*** TEXT PROVIDED Section Begins ***

Right now, no instructions seem to exist at all. If that is
    correct, I would be happy to write documentation once I
    understand how it works.
Thanks a lot.
Bernd
On 5/10/2019 3:49 PM, info@dantalion.nl
    <mailto:info@dantalion.nl> wrote:
...
Hello,
I am working on Watcher and we are currently changing how metrics are
    retrieved from different datasources such as Monasca or Gnocchi. Because
    of this major overhaul I would like to validate that everything is
    working correctly.
Almost all of the optimization strategies in Watcher require the cpu
    utilization of an instance as metric but with newer versions of
    Ceilometer this has become unavailable.

*** TEXT PROVIDED Section Ends ***

REQUIRED TASKS.
- a) Sum up the email thread about Watcher metrics in two sentences.
- b) Pick up the email thread about Watcher metrics from its last sentence and write a few more sentences.

*** PROVIDED MATERIAL Section Begins ***

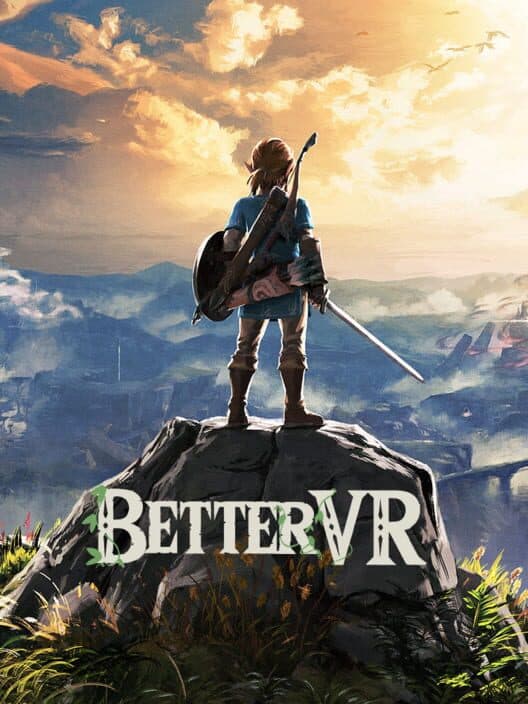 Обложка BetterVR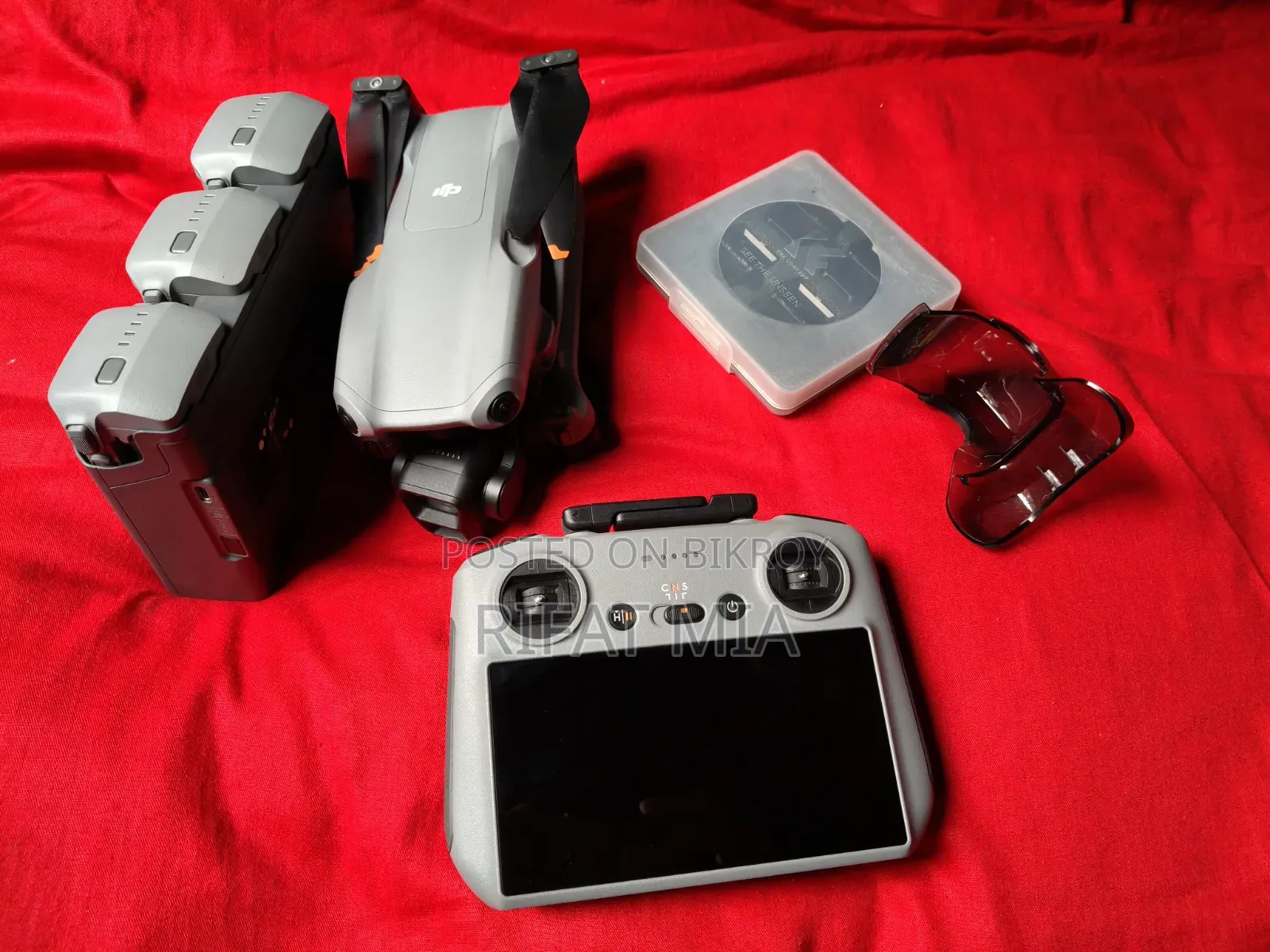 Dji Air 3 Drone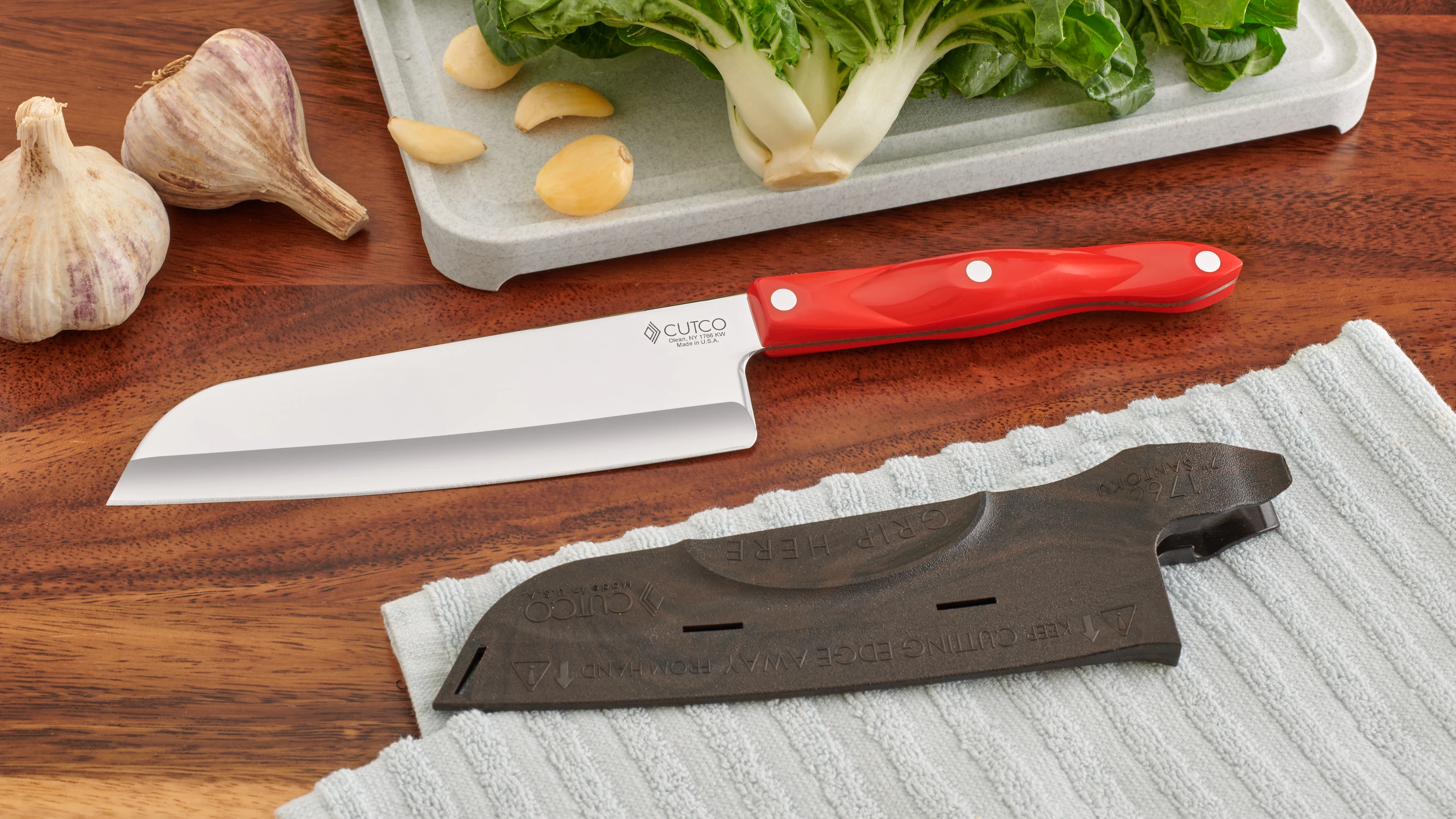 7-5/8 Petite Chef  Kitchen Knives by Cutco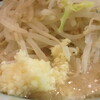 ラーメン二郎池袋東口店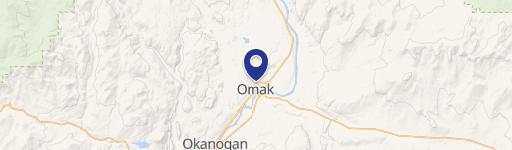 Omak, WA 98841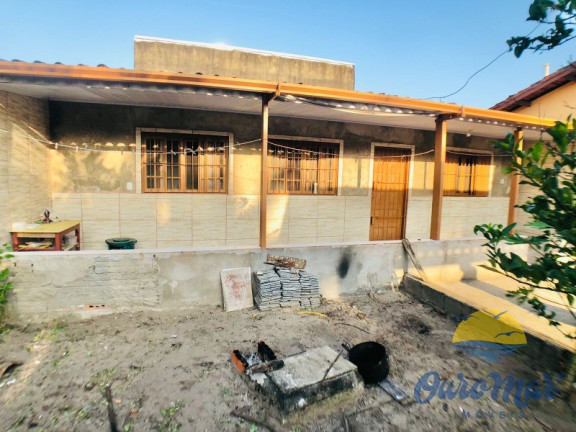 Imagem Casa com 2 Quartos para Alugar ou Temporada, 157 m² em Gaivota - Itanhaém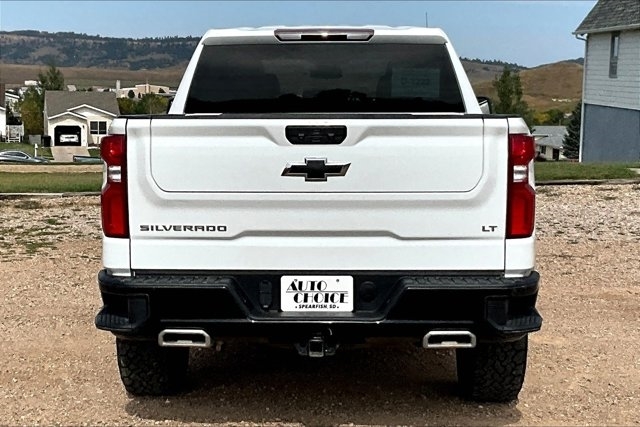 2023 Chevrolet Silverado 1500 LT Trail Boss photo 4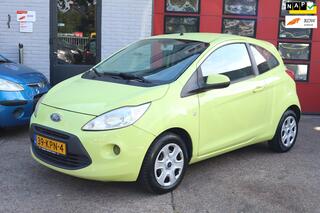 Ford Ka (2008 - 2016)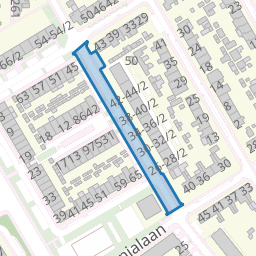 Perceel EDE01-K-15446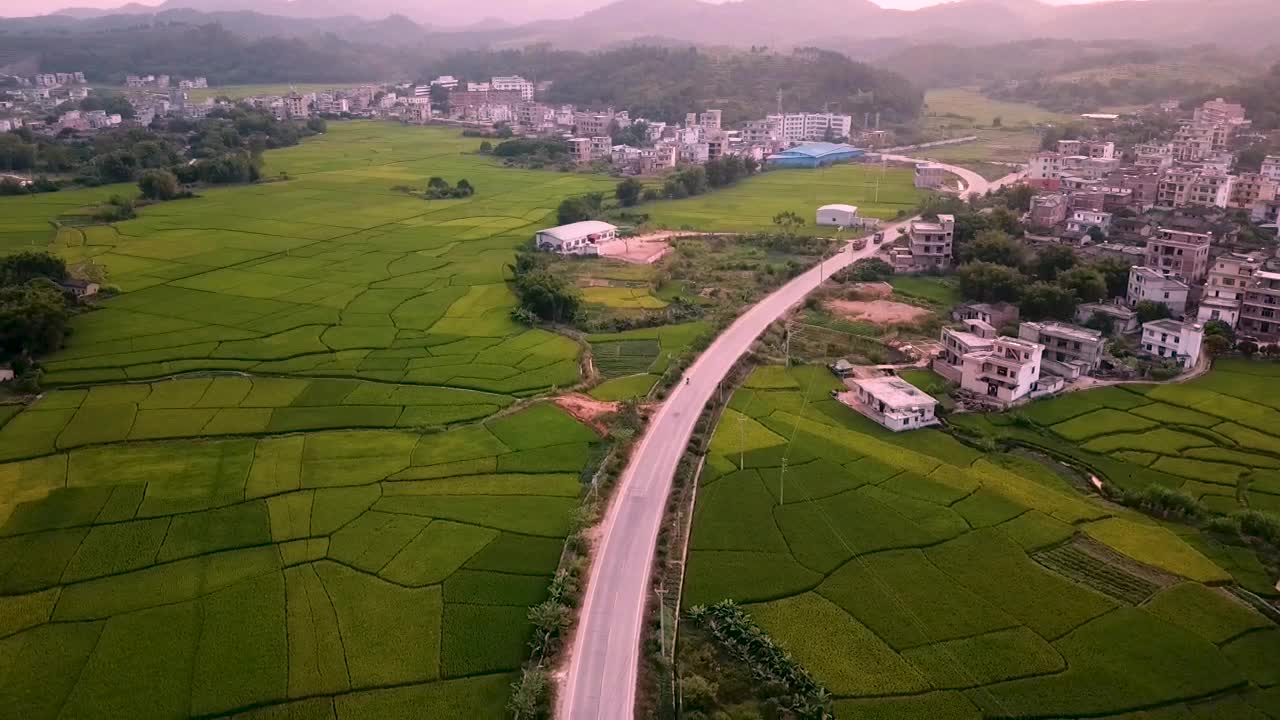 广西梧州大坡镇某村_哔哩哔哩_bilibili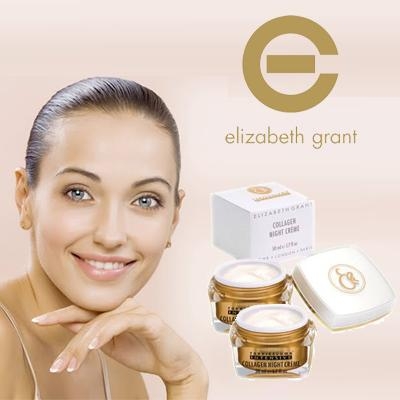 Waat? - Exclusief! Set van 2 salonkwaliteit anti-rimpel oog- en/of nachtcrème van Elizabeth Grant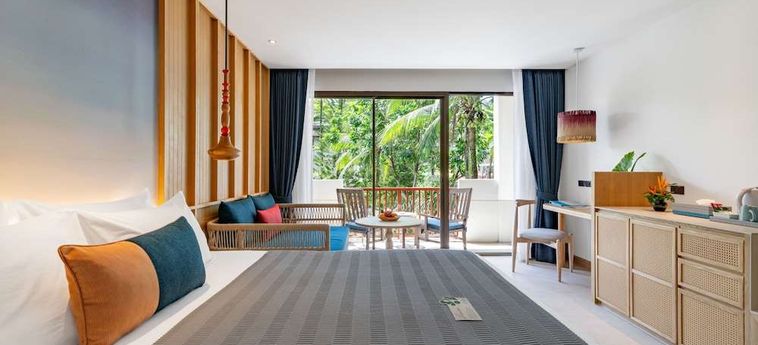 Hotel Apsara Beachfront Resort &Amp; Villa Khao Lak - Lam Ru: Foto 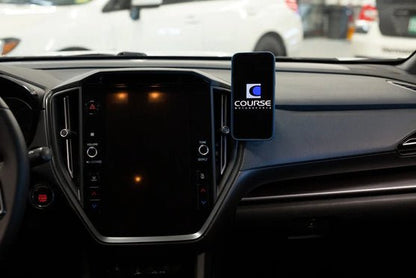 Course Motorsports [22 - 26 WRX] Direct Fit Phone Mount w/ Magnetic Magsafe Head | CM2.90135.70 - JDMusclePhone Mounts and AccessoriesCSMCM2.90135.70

*** PROVIDED MATERIAL Section Ends ***

WRITTEN ANSWERS.
- a) Bernd says no instructions seem to exist and offers to write documentation once it is clear how things work. An earlier message explains that Watcher is changing how it gets metrics from datasources such as Monasca or Gnocchi, and that most of its optimization strategies need an instance's cpu utilization, which newer versions of Ceilometer no longer provide.

- b)
On IRC I received the information that Gnocchi could be used to
    configure an aggregate and this aggregate would then report cpu
    utilization, however, I have been unable to find documentation on how to
    achieve this.
I was also notified that cpu_util is something that could be computed
    from other metrics. When reading
    https://docs.openstack.org/ceilometer/rocky/admin/telemetry-measurements.htm...  <https://urldefense.proofpoint.com/v2/url?u=https-3A__docs.openstack.org_ceilometer_rocky_admin_telemetry-2Dmeasurements.html-23openstack-2Dcompute&d=DwMDaQ&c=vo2ie5TPcLdcgWuLVH4y8lsbGPqIayH3XbK3gK82Oco&r=WXex93lsaiQ-z7CeZkHv93lzt4fdCRIPXloSPQEU7CM&m=pnr97rQYDOFbG5UeNvvK1DDoP0YecUmqLwRt4SI4wOU&s=-ncji0Wl7WScsqBfumudi0ot_et_UIRfjh2c464FYWY&e=>
    the documentation seems to agree on this as it states that cpu_util is
    measured by using a 'rate of change' transformer. But I have not been
    able to find how this can be computed.
I was hoping someone could spare the time to provide documentation or
    information on how this currently is best achieved.
Kind Regards,
    Corne Lukken (Dantali0n)